_Text passage_.
* * * * * * * * *

Friday, June 25, 2010
I am going to try again on doing the book reviews. I have read 3 novels this past week. 2 were fantastic, 1 was good.
So let's get started.
Marshall Karp really kills in this great novel. I'd even say he slays his audince. However, his weapon of choice his wit. The detective dou of Lomas and Biggs strikes again and again with one-liners.
The plot has so many twist and turns, you need a road map. As an avid mystery and thriller reader I can honestly say I did not see the ending coming. I had no idea who the perp was.
I challenge you to figure it out. Be sure to let me know, how well you did with your sluething.
Friday, May 28, 2010
Most recently, I met my birth father’s brother and his wife. That would be my biological parental uncle and aunt by marriage. Hope, you can follow the genetic limb. More on this subject in a moment.
I was adopted at the age of 4. When I was about 9 months old, my birth mother lost her parental rights. She and I were both put into the foster care system, at different homes. Mamacita was 14 the day she gave birth to me. She turned 15 a week, actually 6 days later. At some point, she ran a way from home, baby on her hip, 1 bottle in her hand and that is all. Rumor is she met a “carny” and didn’t look back. She only came back when I had pneumonia and she didn’t know what to do. This is how I ended up with my mom and dad. I first started out as their foster child.
When I was 4 mom and dad were able to legally adopt me. Yeah!!! I have a home and family. Then about a month later we went to Mississippi for a visit. Turns out we were picking up my baby sister from the hospital. R was going to be adopted, too. I remember one of my big sisters went with us, most of my life I think it’s sister L when it is in fact sister B. (hmmmm)
My mom’s side of the family has always been wonderful and accepting of me. My dad’s family has always referred to me in whispers, as the “adopted one”. Ah, the south—where the women can cut you down and you’ll thank them for it, they’re that good.
Over the years, I have felt “out of sorts” not like a part of anything. I have never really felt like I belonged.
When I was 25, mamacita called my mom and wanted to see me. My choice. I was very confused. There was a part of me that longed for her – a part of me that wanted nothing to do with her. The soft side of me (which to be honest is 96%) won. I could not imagine sitting there waiting on your “child” to call you. Irony is a funny thing. She was out bowling. There went my vision of her sitting around wondering if I will want to speak to her or not. We met, her family had a big party to welcome me. My Aunt V was wonderful and gracious and passed away. Mamacita and I had our ups and downs over the years, it is difficult to find a comfortable relationship after 21 years of no contact. However, after that big party the tears of joy at my “return”, etc. her family went on to only have intermittent contact with me. Mamacita passed away in Jan. 2009. I have a very strong bond with her widow. Her mom left me a message just over a year after her death. I have not rushed to call her back.

* * * * * * * * *

_Information supplied_.
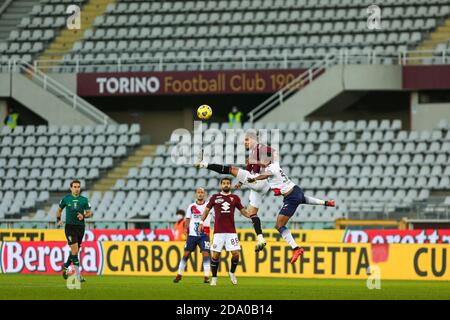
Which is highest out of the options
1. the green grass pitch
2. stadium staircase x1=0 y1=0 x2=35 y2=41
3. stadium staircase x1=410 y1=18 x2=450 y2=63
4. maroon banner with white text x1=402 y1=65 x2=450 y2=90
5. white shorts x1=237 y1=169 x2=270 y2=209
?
stadium staircase x1=0 y1=0 x2=35 y2=41

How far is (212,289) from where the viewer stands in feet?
75.7

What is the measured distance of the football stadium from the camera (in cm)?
3566

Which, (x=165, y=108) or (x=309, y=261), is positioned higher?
(x=165, y=108)

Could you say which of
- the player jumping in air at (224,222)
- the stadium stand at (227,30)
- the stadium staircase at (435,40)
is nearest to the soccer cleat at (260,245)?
the player jumping in air at (224,222)

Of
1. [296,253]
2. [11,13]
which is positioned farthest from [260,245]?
[11,13]

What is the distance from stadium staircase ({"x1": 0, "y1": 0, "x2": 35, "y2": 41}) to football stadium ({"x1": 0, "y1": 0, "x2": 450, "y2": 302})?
8 cm

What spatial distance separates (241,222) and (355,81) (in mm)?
7484

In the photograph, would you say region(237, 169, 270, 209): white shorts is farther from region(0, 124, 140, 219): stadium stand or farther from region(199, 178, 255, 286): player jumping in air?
region(0, 124, 140, 219): stadium stand

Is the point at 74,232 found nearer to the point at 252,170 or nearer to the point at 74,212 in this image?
the point at 74,212

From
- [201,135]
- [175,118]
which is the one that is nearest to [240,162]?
[201,135]

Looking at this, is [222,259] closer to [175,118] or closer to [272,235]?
[272,235]

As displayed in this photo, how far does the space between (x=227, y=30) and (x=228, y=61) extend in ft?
4.91

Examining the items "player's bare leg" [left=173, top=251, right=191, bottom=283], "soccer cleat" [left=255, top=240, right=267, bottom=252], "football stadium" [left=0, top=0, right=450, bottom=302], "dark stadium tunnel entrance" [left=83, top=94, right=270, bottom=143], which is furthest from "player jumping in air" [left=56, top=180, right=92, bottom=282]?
"dark stadium tunnel entrance" [left=83, top=94, right=270, bottom=143]

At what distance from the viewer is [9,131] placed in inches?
1742
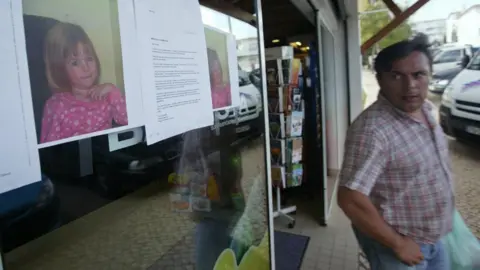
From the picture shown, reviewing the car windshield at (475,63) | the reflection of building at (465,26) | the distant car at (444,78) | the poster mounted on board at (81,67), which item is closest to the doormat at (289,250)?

* * * * * * * * *

_Questions_.
(1) List every calendar date that appears in the blog text.
(2) Answer these questions from the blog text:
(a) How many novels did the writer read in the past week?
(b) At what age was the writer adopted?
(c) To which state did the family travel a month after the adoption?

_Solutions_.
(1)
Friday, June 25, 2010
Friday, May 28, 2010
Jan. 2009

(2)
(a) 3
(b) 4
(c) Mississippi